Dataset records
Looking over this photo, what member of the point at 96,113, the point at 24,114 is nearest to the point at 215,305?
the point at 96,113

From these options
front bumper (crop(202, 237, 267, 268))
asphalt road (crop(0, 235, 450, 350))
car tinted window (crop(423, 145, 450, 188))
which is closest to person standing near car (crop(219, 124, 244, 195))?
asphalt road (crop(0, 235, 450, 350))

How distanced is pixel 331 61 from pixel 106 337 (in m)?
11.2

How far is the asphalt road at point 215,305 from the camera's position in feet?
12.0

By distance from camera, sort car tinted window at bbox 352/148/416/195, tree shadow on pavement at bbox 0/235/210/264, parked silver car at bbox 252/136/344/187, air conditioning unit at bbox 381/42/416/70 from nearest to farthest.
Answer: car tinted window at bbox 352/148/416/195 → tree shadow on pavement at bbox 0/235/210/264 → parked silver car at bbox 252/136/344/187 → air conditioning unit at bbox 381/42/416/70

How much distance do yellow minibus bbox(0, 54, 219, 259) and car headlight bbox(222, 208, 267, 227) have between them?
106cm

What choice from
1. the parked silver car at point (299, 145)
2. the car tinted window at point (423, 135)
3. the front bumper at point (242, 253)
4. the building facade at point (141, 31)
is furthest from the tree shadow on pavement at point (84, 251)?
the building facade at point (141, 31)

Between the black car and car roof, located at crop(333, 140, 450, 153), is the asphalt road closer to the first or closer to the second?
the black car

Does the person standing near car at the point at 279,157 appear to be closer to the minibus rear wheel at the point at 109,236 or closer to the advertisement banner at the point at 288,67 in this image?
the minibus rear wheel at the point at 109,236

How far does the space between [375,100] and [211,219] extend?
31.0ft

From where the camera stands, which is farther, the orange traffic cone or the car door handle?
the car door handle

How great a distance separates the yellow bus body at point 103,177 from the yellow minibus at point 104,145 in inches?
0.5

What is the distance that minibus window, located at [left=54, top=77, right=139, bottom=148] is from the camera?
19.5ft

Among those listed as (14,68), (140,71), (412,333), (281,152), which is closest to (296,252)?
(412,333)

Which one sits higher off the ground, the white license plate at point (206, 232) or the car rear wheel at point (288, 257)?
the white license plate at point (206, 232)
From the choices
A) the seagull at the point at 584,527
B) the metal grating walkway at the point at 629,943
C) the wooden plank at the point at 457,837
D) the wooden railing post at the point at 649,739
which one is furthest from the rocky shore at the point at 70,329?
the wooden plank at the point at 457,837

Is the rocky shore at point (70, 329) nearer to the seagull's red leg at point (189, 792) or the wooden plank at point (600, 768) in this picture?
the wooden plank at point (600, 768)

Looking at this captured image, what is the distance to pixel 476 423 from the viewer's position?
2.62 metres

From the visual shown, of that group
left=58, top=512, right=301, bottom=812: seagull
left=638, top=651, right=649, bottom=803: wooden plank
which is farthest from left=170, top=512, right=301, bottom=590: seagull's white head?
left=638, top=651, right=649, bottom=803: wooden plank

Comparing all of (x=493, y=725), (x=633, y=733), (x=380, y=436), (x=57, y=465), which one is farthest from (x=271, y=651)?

THE REQUEST
Retype all of the material above word for word, line by line.

EXERCISE OUTPUT
Looking over this photo, what member of the point at 96,113, the point at 24,114 is nearest to the point at 215,305?
the point at 96,113

From these options
front bumper (crop(202, 237, 267, 268))
asphalt road (crop(0, 235, 450, 350))
car tinted window (crop(423, 145, 450, 188))
which is closest to person standing near car (crop(219, 124, 244, 195))?
asphalt road (crop(0, 235, 450, 350))

How distanced is pixel 331 61 from pixel 106 337 (in m)?
11.2

How far is the asphalt road at point 215,305 from the camera's position in feet?
12.0

By distance from camera, sort car tinted window at bbox 352/148/416/195, tree shadow on pavement at bbox 0/235/210/264, parked silver car at bbox 252/136/344/187, air conditioning unit at bbox 381/42/416/70 from nearest to farthest.
Answer: car tinted window at bbox 352/148/416/195 → tree shadow on pavement at bbox 0/235/210/264 → parked silver car at bbox 252/136/344/187 → air conditioning unit at bbox 381/42/416/70

How much distance do yellow minibus bbox(0, 54, 219, 259) and car headlight bbox(222, 208, 267, 227) have between them?
106cm

What choice from
1. the parked silver car at point (299, 145)
2. the car tinted window at point (423, 135)
3. the front bumper at point (242, 253)
4. the building facade at point (141, 31)
is furthest from the tree shadow on pavement at point (84, 251)?
the building facade at point (141, 31)

Between the black car and car roof, located at crop(333, 140, 450, 153), is the asphalt road closer to the first or closer to the second?
the black car

Does the person standing near car at the point at 279,157 appear to be closer to the minibus rear wheel at the point at 109,236 or closer to the advertisement banner at the point at 288,67 in this image?
the minibus rear wheel at the point at 109,236

How far does the space between [375,100] and [211,219] extend?
31.0ft

From where the camera stands, which is farther, the orange traffic cone or the car door handle?
the car door handle

How great a distance separates the yellow bus body at point 103,177 from the yellow minibus at point 104,145 in inches?
0.5

What is the distance that minibus window, located at [left=54, top=77, right=139, bottom=148] is from the camera?
19.5ft

Among those listed as (14,68), (140,71), (412,333), (281,152), which is closest to (296,252)?
(412,333)

Which one sits higher off the ground, the white license plate at point (206, 232) or the car rear wheel at point (288, 257)?
the white license plate at point (206, 232)
From the choices
A) the seagull at the point at 584,527
B) the metal grating walkway at the point at 629,943
C) the wooden plank at the point at 457,837
D) the wooden railing post at the point at 649,739
which one is furthest from the rocky shore at the point at 70,329?
the wooden plank at the point at 457,837

Is the rocky shore at point (70, 329) nearer to the seagull's red leg at point (189, 792) or the wooden plank at point (600, 768) in this picture?
the wooden plank at point (600, 768)

Looking at this captured image, what is the distance to pixel 476 423 from the viewer's position?
2.62 metres

From the visual shown, of that group
left=58, top=512, right=301, bottom=812: seagull
left=638, top=651, right=649, bottom=803: wooden plank
which is farthest from left=170, top=512, right=301, bottom=590: seagull's white head?
left=638, top=651, right=649, bottom=803: wooden plank

Comparing all of (x=493, y=725), (x=633, y=733), (x=380, y=436), (x=57, y=465), which one is farthest from (x=271, y=651)?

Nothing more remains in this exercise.